With appropriate regulation and supervision, each of these institutional types can bring leverage to solving the microfinance problem. For example, efforts are being made to link self-help groups to commercial banks, to network member-owned organizations together to achieve economies of scale and scope, and to support efforts by commercial banks to 'down-scale' by integrating mobile banking and e-payment technologies into their extensive branch networks.
Brigit Helms in her book 'Access for All: Building Inclusive Financial Systems', distinguishes between four general categories of microfinance providers, and argues for a pro-active strategy of engagement with all of them to help them achieve the goals of the microfinance movement.
Microcredit and the Web
Due to the unbalanced emphasis on credit at the expense of microsavings, as well as a desire to link Western investors to the sector, peer-to-peer platforms have developed to expand the availability of microcredit through individual lenders in the developed world. New platforms that connect lenders to micro-entrepreneurs are emerging on the Web (peer-to-peer sponsors), for example MYC4, Kiva, Zidisha, myELEN, Opportunity International and the Microloan Foundation. Another Web-based microlender United Prosperity uses a variation on the usual microlending model; with United Prosperity the micro-lender provides a guarantee to a local bank which then lends back double that amount to the micro-entrepreneur. In 2009, the US-based nonprofit Zidisha became the first peer-to-peer microlending platform to link lenders and borrowers directly across international borders without local intermediaries.

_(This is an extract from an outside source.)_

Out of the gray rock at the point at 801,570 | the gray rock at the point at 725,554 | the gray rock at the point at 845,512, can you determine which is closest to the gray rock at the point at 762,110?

The volume channeled through Kiva's peer-to-peer platform is about $100 million as of November 2009 (Kiva facilitates approximately $5M in loans each month). In comparison, the needs for microcredit are estimated about 250 bn USD as of end 2006. Most experts agree that these funds must be sourced locally in countries that are originating microcredit, to reduce transaction costs and exchange rate risks.
There have been problems with disclosure on peer-to-peer sites, with some reporting interest rates of borrowers using the flat rate methodology instead of the familiar banking Annual Percentage Rate. The use of flat rates, which has been outlawed among regulated financial institutions in developed countries, can confuse individual lenders into believing their borrower is paying a lower interest rate than, in fact, they are. In the summer of 2017, within the framework of the joint project of the Bank of Russia and Yandex, a special check mark (a green circle with a tick and ‘Реестр ЦБ РФ’ (State MFO Register) text box) appeared in the search for Yandex system, informing the consumer that the company's financial services are offered on the marked website, which has the status of a microfinance organization.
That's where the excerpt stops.